■ Passage provided:

▬▬▬

Louisiana’s much-maligned tax on business inventory withstood a serious legislative challenge Tuesday.
The state Senate rejected an attempt to phase out the tax on goods that businesses have on hand for sale.
State Sen. Bret Allain, R-Franklin, said other local taxes would have offset the lost revenue over the 10-year phase-out.
The Senate defeated his proposal, 17-20.
Assessors, sheriffs, school boards and municipal elected officials all opposed the bill for fear that the local taxes would not make up the difference. The Louisiana Association of Business and Industry and the Louisiana chapter of the National Federation of Independent Business supported Allain’s effort.
A task force that spent 2016 studying the state’s tax system recommended phasing out the inventory tax as an archaic way to tax business.
Allain picked up the baton for this idea, telling his colleagues in the state Senate that an executive order issued last year by Gov. John Bel Edwards to shave a popular tax break known as the industrial tax exemption would produce enough revenue over 10 years to make up the difference for local governments.
Academics and business groups have long knocked Louisiana’s tax on inventory — goods that bu…
In those parishes where it didn’t, Allain said, governments could charge higher property taxes by rolling up their millages.
He told his colleagues that his proposal would save the state $300 million to $400 million per year because of the inventory tax’s unique structure.

▬▬▬

■ Data under study:
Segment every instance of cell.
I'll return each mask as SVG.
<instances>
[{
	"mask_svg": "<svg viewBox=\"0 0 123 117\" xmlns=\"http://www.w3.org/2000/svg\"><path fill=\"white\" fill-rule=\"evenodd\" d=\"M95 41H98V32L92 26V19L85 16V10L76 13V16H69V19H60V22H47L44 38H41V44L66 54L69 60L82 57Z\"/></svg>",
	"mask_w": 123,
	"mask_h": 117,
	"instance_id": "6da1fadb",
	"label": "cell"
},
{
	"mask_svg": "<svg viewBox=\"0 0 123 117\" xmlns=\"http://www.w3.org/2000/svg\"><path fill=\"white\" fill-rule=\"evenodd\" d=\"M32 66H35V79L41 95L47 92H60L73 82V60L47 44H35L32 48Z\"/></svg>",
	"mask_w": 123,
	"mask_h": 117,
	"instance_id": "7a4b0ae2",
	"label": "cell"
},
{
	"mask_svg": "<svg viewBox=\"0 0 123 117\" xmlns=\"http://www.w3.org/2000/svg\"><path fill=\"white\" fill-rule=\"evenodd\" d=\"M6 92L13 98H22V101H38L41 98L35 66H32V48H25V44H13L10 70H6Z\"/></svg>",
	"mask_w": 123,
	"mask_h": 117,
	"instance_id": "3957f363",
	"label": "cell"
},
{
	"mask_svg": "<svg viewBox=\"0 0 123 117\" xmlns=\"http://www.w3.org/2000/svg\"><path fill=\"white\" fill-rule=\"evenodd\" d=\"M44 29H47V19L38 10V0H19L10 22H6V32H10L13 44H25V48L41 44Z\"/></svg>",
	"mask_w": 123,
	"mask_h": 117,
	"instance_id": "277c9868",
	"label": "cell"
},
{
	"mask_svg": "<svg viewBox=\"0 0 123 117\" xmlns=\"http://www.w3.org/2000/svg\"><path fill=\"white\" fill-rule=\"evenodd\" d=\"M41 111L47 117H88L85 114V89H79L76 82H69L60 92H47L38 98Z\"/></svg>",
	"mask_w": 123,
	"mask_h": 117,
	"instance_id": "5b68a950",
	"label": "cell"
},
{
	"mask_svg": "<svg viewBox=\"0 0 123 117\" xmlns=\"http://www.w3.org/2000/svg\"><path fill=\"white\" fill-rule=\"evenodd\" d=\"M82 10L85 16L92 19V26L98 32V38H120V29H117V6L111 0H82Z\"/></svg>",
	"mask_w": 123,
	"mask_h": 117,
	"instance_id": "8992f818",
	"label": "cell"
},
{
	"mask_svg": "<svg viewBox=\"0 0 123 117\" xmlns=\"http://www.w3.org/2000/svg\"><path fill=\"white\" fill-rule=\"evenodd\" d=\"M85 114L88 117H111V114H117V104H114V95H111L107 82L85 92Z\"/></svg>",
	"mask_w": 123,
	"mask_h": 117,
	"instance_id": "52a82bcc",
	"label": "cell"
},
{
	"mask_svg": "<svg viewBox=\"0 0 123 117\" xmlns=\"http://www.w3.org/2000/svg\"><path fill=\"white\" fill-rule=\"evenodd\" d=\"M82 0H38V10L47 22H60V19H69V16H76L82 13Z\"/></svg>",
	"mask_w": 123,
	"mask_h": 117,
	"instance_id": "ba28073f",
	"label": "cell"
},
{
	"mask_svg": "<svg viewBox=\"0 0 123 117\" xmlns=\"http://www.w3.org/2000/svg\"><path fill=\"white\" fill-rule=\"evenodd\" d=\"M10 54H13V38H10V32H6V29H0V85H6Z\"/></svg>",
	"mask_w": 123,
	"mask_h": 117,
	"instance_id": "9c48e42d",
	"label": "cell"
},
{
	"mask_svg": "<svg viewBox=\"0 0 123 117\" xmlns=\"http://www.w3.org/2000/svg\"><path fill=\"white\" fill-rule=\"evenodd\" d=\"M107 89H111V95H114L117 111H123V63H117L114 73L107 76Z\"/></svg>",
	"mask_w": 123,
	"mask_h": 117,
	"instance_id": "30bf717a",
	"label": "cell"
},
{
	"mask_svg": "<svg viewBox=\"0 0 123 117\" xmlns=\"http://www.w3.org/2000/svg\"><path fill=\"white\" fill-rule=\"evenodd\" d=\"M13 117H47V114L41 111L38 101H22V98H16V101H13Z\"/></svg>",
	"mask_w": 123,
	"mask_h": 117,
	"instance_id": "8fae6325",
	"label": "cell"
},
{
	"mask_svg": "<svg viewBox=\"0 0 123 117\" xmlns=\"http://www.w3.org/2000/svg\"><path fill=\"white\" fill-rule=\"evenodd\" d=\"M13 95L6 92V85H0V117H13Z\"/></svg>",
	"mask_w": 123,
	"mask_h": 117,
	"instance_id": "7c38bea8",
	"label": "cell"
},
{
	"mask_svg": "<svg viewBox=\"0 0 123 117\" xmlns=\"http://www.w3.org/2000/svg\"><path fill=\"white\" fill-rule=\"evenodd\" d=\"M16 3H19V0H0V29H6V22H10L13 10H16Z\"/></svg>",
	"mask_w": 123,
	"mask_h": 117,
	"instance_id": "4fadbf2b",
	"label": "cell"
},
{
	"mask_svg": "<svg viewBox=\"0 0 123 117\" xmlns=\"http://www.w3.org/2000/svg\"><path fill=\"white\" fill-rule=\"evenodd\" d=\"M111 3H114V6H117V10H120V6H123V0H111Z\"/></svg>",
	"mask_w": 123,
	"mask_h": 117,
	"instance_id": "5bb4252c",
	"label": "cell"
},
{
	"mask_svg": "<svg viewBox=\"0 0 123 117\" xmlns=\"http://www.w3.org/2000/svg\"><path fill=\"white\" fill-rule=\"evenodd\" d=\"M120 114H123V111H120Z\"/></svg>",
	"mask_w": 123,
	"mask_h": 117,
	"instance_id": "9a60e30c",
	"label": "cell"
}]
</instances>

▬▬▬

■ Description of the task: Continue the news article about Louisiana's tax on business inventory, starting after its last sentence.

■ Answer to the problem:
Businesses pay the tax on their inventory to local governments, then turn around and get the state to reimburse them. So eliminating the tax would produce the savings for the state while costing local governments an equal amount of money.
The inventory tax cost the state $225 million in 2016 in refunds to business, down from $569 million the year before.
Allain attempted to attach his proposal to Senate Bill 26 by state Sen. JP Morrell, D-New Orleans.
In the Senate, unfriendly amendments are known as hijackings.
Asked by state Senate President John Alario, R-Westwego, whether he supported Allain’s amendment, Morrell replied that Allain gave him advance notification of his effort but that he still opposed it.
“This is like the terrorist calling ahead of time and telling you I’ll be there Thursday,” Morrell said to laughter in the Senate chamber. “It’s still a hijacking.”
SB26 would no longer allow companies to apply the industrial tax exemption to the portion of their property taxes owed to schools. Morrell said Texas and other states do not allow companies to be exempt from school taxes.
The Senate defeated his measure, however, on a 13-24 vote.